Furthermore, the study’s follow-up lasted only 28 days after birth, meaning the long-term effects of prenatal exposure to babies are unknown. The many concerns of mRNA COVID-19 injections during pregnancy and lactation include inhibition of synctyin-1, a protein essential for cell fusion and placental development,22 and transfer of mRNA and spike protein across the placenta and through breast milk. IPAK explained:23

“The transfer of mRNA and spike protein across the placenta and through breast milk is of concern given the unknown effect on development in utero or on a nursing infant.

No mRNA spike-coding region amplifications were detected in aqueous or liquid breast milk fractions 0-7 days post-vaccination in a study…in 15 pregnant and five breast-feeding women who received one Pfizer-BioNTech (BNT162B2) mRNA vaccination.

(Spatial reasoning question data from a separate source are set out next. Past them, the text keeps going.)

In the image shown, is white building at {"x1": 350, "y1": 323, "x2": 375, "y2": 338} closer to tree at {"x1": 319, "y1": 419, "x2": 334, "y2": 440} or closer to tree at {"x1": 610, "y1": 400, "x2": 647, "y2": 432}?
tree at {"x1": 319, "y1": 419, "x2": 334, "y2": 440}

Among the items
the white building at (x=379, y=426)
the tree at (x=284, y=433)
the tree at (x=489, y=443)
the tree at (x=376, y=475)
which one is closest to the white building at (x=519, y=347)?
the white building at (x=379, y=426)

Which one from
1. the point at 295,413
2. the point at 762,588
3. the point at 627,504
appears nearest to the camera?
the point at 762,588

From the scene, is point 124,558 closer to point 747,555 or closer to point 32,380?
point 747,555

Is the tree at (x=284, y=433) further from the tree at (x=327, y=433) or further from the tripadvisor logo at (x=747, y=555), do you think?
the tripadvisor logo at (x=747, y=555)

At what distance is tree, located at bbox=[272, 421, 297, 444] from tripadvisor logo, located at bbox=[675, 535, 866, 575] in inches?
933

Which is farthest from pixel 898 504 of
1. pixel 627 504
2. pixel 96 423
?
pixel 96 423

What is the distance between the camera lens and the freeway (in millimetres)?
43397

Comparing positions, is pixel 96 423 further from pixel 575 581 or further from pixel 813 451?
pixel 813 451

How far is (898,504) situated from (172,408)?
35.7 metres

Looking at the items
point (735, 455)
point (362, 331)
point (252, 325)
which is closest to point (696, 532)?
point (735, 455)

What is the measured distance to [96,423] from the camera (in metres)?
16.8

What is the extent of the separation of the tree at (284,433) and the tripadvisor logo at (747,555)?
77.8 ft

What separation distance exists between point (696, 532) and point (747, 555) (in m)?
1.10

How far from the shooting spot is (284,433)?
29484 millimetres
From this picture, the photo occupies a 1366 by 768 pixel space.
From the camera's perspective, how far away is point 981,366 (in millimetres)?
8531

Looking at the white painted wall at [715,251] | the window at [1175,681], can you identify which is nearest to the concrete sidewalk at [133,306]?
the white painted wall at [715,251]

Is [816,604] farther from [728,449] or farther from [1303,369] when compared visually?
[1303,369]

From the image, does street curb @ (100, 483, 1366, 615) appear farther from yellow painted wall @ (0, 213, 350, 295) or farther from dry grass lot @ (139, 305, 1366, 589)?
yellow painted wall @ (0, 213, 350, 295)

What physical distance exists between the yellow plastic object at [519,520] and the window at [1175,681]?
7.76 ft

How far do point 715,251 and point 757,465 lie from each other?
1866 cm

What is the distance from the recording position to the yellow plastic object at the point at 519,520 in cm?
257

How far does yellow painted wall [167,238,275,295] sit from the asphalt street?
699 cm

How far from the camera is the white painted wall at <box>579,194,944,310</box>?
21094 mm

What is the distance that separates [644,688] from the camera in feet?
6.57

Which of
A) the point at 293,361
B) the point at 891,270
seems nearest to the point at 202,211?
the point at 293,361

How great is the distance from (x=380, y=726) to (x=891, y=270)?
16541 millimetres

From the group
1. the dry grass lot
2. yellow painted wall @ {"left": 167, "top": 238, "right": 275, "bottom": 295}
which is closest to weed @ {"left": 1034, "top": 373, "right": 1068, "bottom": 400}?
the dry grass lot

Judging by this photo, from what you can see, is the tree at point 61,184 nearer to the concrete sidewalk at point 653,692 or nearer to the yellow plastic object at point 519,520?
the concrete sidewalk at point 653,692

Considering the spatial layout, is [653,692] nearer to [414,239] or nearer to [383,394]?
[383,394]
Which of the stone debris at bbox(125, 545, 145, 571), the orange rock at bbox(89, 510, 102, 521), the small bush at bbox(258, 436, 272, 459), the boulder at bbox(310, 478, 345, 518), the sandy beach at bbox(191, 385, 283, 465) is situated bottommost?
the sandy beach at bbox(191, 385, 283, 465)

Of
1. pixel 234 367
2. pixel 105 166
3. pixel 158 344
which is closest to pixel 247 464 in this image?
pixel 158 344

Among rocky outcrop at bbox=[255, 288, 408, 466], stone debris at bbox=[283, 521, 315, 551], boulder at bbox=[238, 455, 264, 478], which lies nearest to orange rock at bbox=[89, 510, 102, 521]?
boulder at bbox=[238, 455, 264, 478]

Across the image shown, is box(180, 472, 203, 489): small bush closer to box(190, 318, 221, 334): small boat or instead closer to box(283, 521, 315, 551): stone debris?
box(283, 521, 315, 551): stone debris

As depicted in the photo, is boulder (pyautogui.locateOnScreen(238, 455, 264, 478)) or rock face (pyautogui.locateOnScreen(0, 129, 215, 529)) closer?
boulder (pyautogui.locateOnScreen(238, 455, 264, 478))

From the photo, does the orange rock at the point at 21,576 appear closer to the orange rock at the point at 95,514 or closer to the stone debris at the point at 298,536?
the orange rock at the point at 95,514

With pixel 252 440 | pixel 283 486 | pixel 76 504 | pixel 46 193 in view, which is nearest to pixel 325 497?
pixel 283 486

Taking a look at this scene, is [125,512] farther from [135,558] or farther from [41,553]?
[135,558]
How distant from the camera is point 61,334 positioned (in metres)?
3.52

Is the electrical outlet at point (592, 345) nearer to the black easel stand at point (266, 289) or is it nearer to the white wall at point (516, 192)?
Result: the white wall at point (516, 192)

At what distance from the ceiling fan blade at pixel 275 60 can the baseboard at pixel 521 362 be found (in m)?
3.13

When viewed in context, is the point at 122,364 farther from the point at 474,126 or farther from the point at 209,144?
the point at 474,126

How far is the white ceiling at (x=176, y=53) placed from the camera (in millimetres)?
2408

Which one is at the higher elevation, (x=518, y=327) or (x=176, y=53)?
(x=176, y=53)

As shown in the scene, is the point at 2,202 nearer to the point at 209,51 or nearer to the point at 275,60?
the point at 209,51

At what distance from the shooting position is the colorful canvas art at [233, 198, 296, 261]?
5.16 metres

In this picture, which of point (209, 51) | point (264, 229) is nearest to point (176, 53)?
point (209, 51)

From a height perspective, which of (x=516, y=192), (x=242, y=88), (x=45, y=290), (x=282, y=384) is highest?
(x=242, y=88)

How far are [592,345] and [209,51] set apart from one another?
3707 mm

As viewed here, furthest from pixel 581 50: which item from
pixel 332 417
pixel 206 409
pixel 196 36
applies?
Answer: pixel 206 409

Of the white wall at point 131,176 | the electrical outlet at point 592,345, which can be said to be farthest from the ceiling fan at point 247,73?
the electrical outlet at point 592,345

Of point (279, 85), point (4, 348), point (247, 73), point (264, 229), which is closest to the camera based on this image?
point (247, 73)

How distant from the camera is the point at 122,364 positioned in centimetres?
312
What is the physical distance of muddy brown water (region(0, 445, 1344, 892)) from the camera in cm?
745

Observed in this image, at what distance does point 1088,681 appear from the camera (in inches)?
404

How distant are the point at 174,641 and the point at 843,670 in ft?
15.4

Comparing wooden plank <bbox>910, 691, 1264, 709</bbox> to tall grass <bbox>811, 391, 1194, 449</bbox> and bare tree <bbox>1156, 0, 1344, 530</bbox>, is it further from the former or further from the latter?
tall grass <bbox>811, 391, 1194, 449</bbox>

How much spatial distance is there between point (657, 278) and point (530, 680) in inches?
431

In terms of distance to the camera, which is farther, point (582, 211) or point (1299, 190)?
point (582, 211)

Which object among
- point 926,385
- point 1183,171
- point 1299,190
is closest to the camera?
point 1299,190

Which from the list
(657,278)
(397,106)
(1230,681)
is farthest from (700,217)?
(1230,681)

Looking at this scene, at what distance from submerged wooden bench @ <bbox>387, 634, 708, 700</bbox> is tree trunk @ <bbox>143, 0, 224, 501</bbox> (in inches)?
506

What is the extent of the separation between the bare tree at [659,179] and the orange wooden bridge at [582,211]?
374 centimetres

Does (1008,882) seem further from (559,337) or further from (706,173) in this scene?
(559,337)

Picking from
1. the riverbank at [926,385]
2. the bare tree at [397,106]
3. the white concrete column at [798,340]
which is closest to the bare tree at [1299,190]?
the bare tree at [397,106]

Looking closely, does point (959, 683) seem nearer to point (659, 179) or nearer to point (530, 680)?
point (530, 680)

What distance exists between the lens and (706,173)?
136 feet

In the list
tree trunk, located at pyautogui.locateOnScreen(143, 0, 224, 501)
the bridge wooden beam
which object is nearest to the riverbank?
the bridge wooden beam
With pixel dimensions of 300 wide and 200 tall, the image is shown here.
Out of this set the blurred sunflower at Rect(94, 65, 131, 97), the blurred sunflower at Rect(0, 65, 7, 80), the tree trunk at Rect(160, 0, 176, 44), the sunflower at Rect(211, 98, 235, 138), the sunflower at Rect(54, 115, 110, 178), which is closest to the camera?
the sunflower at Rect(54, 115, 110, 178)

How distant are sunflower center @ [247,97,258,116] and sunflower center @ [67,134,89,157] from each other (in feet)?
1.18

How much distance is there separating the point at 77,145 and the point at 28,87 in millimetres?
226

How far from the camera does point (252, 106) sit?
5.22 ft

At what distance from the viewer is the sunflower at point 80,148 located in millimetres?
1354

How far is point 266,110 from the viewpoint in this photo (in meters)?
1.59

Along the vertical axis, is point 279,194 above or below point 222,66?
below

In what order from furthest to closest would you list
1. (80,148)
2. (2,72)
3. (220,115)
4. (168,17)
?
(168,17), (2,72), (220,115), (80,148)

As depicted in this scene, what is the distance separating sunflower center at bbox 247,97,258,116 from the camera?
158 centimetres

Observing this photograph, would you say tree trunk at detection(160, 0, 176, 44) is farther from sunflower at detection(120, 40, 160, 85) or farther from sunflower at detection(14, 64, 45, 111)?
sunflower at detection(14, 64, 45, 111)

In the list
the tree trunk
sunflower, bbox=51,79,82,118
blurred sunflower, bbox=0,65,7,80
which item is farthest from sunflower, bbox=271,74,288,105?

However, the presence of spike protein itself was not tested. The authors of this study urge caution given the small sample size and study duration of only one week after exposure.

In contrast to this study, voluntary reporting systems such as VAERS have received numerous reports of thrombotic thrombocytopenic purpura (TTP), gastrointestinal distress, rash, anaphylactic reaction, and death… following exposure to breast milk from a recently vaccinated mother.”

The Obstetrics & Gynecology study adds further data that the injections affect aspects of fertility and reproduction by influencing the length of the menstrual cycle. IPAK believes the data is compelling enough to withdraw admissions for vulnerable populations, noting:

“Given the evidence presented here, we propose the immediate cessation of mRNA vaccine use during pregnancy (category X) and those who are breast-feeding, in addition to the cessation of mRNA vaccines for children or those of childbearing potential in the general population, until more conclusive data regarding safety and long-term effects on fertility, pregnancy and reproduction are established in these groups.”